Aucun pays sur près de 200 évalués n’est en voie d’atteindre l’objectif des Nations unies (ONU) d’éliminer la tuberculose en 2030, d’après une étude sur la santé mondiale publiée mercredi 13 septembre. La parution de l’étude, financée par la fondation Bill & Melinda Gates, coïncide avec la tenue de la 72e session de l’assemblée générale des Nations Unis à New York.

Moins de 5 % des pays attendraient à cette date les objectifs de réduction des suicides, des morts sur la route et d’obésité des enfants et seulement 7 % pourraient éliminer les nouvelles infections par le virus du sida (VIH), d’après cette analyse parue dans la revue The Lancet. En revanche, plus de 60 % des pays évalués pourraient atteindre les objectifs de réduction de la mortalité infantile, néonatale et maternelle et d’élimination du paludisme.

Dans l’ensemble, seulement 20 % des 37 objectifs de santé fixés dans le cadre des objectifs de développement durable de l’ONU (ODD/SDG), adoptés en 2015, sont susceptibles d’être satisfaits, selon les auteurs.

Singapour, l’Islande et la Suède, les plus proches de l’objectif

Ils relèvent une « inégalité considérable » des projections pour 2030 : les pays à revenus élevés atteindraient 38 % des buts, et ceux à faibles revenus 3 %. Sur la base des tendances enregistrées, le Kazakhstan, le Timor Oriental, l’Angola, le Nigeria et le Swaziland devraient avoir les plus grandes améliorations globales, souligne l’équipe dans un communiqué en évoquant une réduction de la mortalité infantile, un meilleur accès aux soins, à la planification familiale et à la présence de personnel qualifié à l’accouchement.

Des pays devraient perdre du terrain – compte tenu des tendances à l’obésité des enfants et de l’abus – comme le Sri Lanka, le Venezuela, la Serbie et l’Ukraine.

L’équipe dresse également un classement des pays sur la base d’un indice global de réalisation des objectifs liés à la santé. Singapour, l’Islande et la Suède apparaissent ainsi les plus performants, tandis que la Somalie, la Centrafrique et l’Afghanistan arrivent derniers du classement.

Les Etats-Unis sont au 24e rang, derrière l’Espagne (23e), vu leurs performances médiocres en matière de suicide, d’agressions sexuelles d’enfants, d’abus d’alcool et d’homicides.
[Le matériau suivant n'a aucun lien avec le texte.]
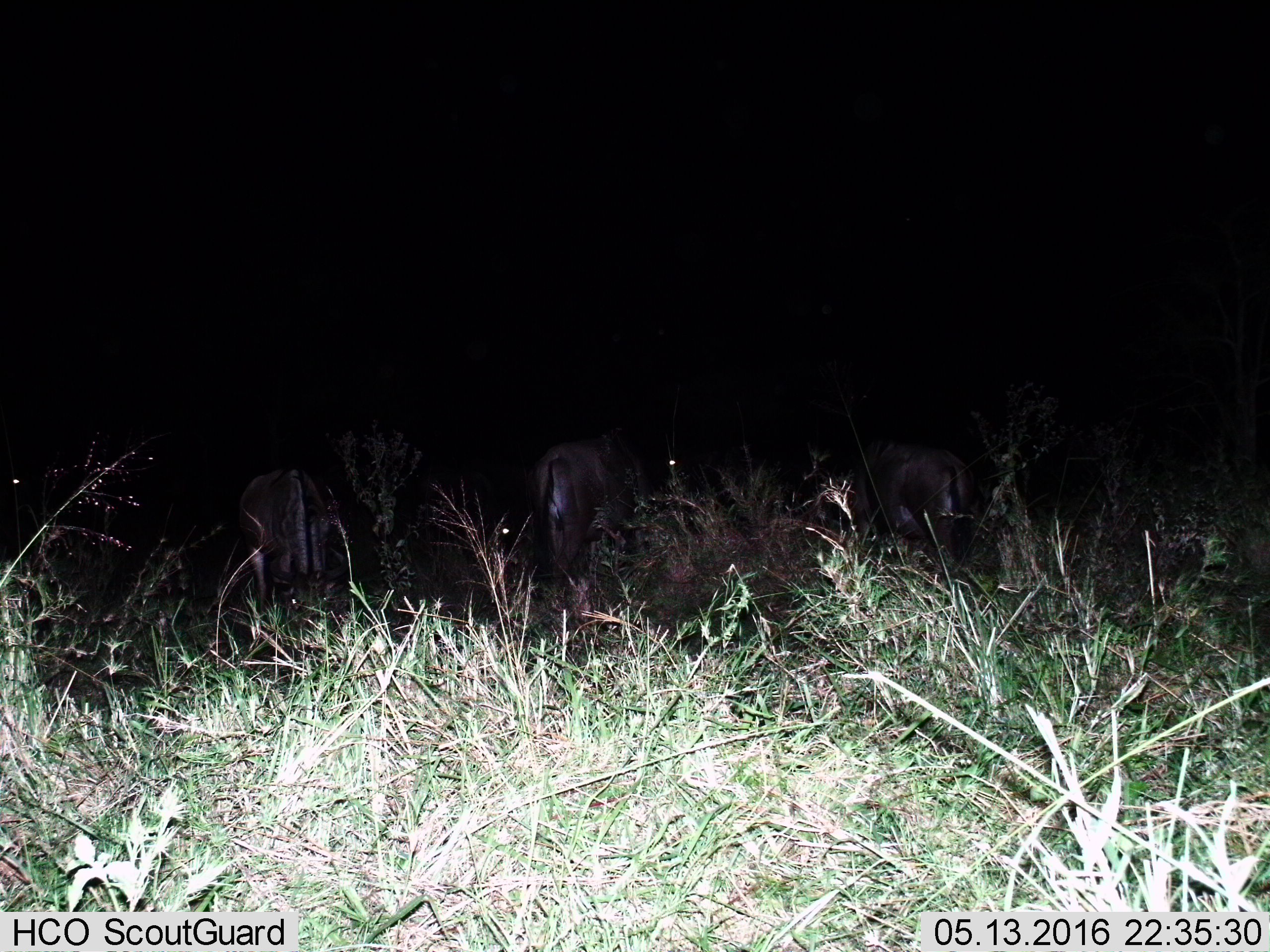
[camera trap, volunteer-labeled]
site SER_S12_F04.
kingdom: Animalia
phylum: Chordata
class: Mammalia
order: Artiodactyla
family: Bovidae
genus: Connochaetes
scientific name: Connochaetes taurinus taurinus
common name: blue wildebeest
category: wildebeestblue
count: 3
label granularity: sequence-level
Les États-Unis rejoignent le Lesotho et la Centrafrique parmi les pays montrant une « amélioration minime » pour la couverture de santé universelle. Alors que d’autres comme la Chine, le Cambodge, la Turquie ou le Rwanda ont enregistré les meilleures améliorations dans les soins de santé universels entre 2000 et 2016. La France est 26e, alcool, tabagisme et suicides la tirant vers le bas.

La lutte contre la pollution de l’air prise en compte dans l’équation

Les efforts de la Chine, du Cambodge pour l’amélioration de la vie de leurs citoyens « méritent d’être reconnus » relève le Dr Christopher Murray, directeur de l’IHME, un institut de recherche de l’Université de Washington à Seattle (Etats-Unis) citant « des améliorations impressionnantes » concernant « la mortalité infantile, néonatale et maternelle, la couverture vaccinale », et la lutte contre le paludisme.

Mais vu ses performances insuffisantes contre la pollution de l’air, les accidents de la route et le tabagisme notamment, la Chine est classée 74e. L’Inde se trouve au 127e rang, pénalisée par des performances médiocres en matière de pollution de l’air, d’assainissement, d’hépatite B et de malnutrition infantile.